Re: Storage requirements for CI

Dennis Gregorovic <dgregor@xxxxxxxxxx> · Tue, 25 Jul 2017 12:12:30 -0400

On 07/25/2017 10:59 AM, Paul W. Frields wrote:
> I'd meant to raise this question last week but it turned out several
> folks were out of pocket who'd probably want to discuss.  One of the
> aspects of continuous integration[1] that impacts my team is the
> storage requirement.  How much storage is required for keeping test
> results, composed trees and ostrees, and other artifacts?  What is
> their retention policy?
> 
> A policy of "keep everything ever made, forever" clearly isn't
> scalable.  We don't do that in the non-CI realm either, e.g. with
> scratch builds.  I do think that we must retain everything we
> officially ship, that's well understood.  But atop that, anything we
> keep costs storage, and over time this storage costs money.  So we
> need to draw some reasonable line that balances thrift and service.

> _GIVEN ENTRIES_:
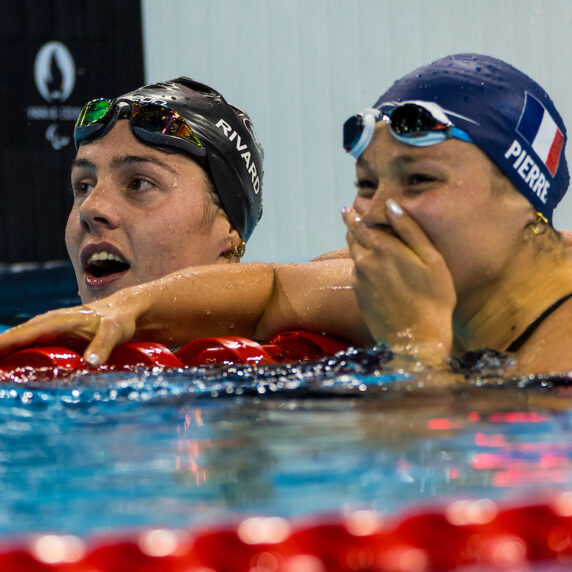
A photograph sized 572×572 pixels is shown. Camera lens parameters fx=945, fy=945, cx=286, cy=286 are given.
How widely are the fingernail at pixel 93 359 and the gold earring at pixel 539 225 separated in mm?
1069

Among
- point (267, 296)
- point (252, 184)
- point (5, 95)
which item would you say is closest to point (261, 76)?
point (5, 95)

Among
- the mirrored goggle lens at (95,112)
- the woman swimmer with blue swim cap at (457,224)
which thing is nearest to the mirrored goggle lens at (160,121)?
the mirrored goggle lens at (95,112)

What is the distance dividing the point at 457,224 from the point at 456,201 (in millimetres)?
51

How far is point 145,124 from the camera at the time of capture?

> _WHAT THIS EXERCISE ASKS_:
a – Name the specific kinds of stored material that the quoted message in the forum post on CI storage lists when it asks how much storage is required.
b – Locate every line of the records that contains the word "goggle", and copy each of those lines.

> _WORKED ANSWERS_:
a –
test results
composed trees
ostrees

b –
- the mirrored goggle lens at (95,112)
which thing is nearest to the mirrored goggle lens at (160,121)?
the mirrored goggle lens at (95,112)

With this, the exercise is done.